Which brings me to Nasty C’s Strings and Bling album.  Nasty C has enough skill to make it as a rapper even if you put him in the 90s. But he doesn’t make music that resembles this fact. He makes music for people around his age, while his music doesn’t transcend the times in any way.

Strings and Bling is definitely not an album I’ll voluntarily jam a week after this, but I’ll vibe to it when say, a friend bumps it in their car. The production is really good, I was impressed by his selection. I get a feeling he wasn’t going on a whim in choosing these beats. The general fell of the album is, as I understood, his (heart) strings and bling lifestyle. The production team served its purpose in how they captured the theme of the album. I was pleasantly surprised by the abstract sounding beat on Do U Dig. Legendary has a nice bounce to it, balanced by his lax braggadocio on the chorus rapping

Love follows me like I retweet

Yol hate on me, and waste your breath

When you could breath, legendary, I’m jus being

Legendary me, when I’m feeling humble I just smoke

Some ordinary weed 


It’s more of the same shit, just a different toilet throughout the album. It’s different to what’s out there because it’s Nasty C- he has his own personal stories of heart break and his way of bragging about his lavish lifestyle, but in terms of musicality it’s not far off what’s already out there. Jungle got me confused with King feat. A$AP Ferg, not because the songs sound alike but because Jungle sounds like it’s a Ferg joint. My ear was expecting to hear the US rapper there.
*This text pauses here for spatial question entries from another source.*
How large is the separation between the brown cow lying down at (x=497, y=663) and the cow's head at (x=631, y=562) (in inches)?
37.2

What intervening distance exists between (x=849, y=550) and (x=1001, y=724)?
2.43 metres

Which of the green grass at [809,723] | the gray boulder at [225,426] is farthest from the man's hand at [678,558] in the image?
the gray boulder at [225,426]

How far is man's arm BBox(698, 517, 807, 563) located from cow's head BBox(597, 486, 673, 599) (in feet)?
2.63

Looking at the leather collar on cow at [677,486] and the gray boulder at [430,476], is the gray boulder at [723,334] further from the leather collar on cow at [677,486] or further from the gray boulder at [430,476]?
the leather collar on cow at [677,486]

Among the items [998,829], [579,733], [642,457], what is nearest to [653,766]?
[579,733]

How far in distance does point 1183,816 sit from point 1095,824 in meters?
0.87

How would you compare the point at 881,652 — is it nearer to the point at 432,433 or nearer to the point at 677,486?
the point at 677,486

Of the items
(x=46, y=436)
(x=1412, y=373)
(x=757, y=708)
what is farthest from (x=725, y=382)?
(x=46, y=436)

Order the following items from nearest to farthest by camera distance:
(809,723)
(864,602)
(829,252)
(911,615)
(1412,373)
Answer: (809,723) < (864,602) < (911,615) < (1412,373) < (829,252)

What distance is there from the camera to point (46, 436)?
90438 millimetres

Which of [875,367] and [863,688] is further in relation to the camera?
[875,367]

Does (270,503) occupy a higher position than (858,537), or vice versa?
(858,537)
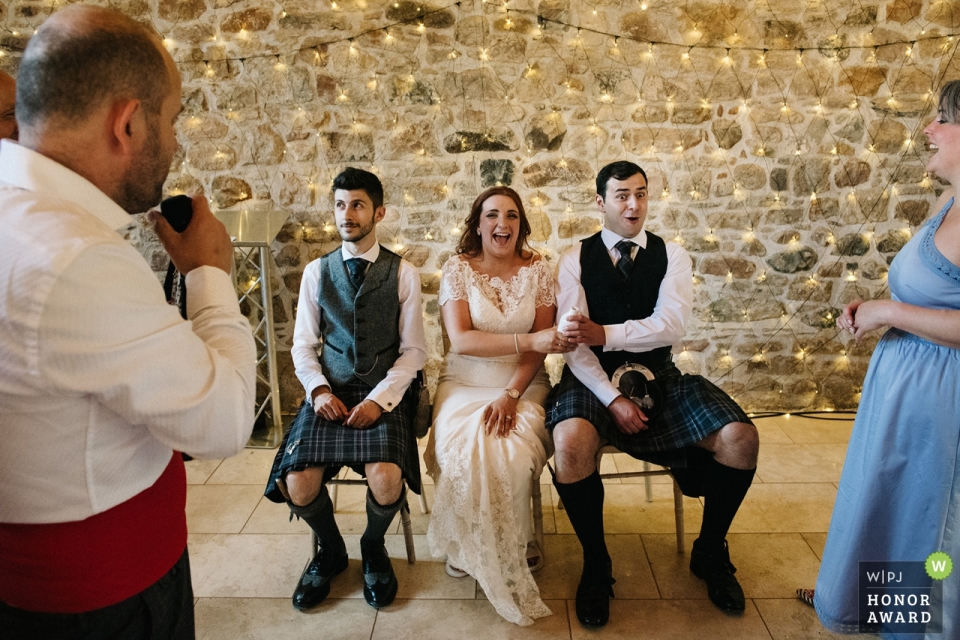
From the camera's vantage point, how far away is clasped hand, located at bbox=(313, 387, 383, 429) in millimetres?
2217

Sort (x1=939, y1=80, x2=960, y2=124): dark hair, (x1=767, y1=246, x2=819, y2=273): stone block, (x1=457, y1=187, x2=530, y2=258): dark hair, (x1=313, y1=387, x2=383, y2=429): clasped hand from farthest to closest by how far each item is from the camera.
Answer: (x1=767, y1=246, x2=819, y2=273): stone block
(x1=457, y1=187, x2=530, y2=258): dark hair
(x1=313, y1=387, x2=383, y2=429): clasped hand
(x1=939, y1=80, x2=960, y2=124): dark hair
Listening to Everything Feat. Kaien Cruz felt like being forced to watch a teenage chick flick with my niece and her high school friends, at their pyjama party. It was too mushy for my liking.

But U Played Yourself is my jam on the album. He raps about trust issues within relationships, and I think this song is a snippet of what we’ll get from a 25-27 year-old Nasty C in the future, he spits some honest bars that are beyond his age. The beat is like oil on water among the rest of the beats, but somehow sits well on the album like oil does over H2O.

When I listen to most South African rappers, I have this incessant feeling that these people are trying to sound American. Their cadence and pronunciation of words is a giveaway. But these kids consume American culture every day, it’s inevitable how they’ll turn out. Casanova is one of the examples on the album.

The album isn’t intended for me. My turn-up gang will surely appreciate this and more importantly, Nasty’s huge high school-varsity audience. Having a braggadocio outlook is very much part of Hip Hop, but it’s not all that Hip Hop is.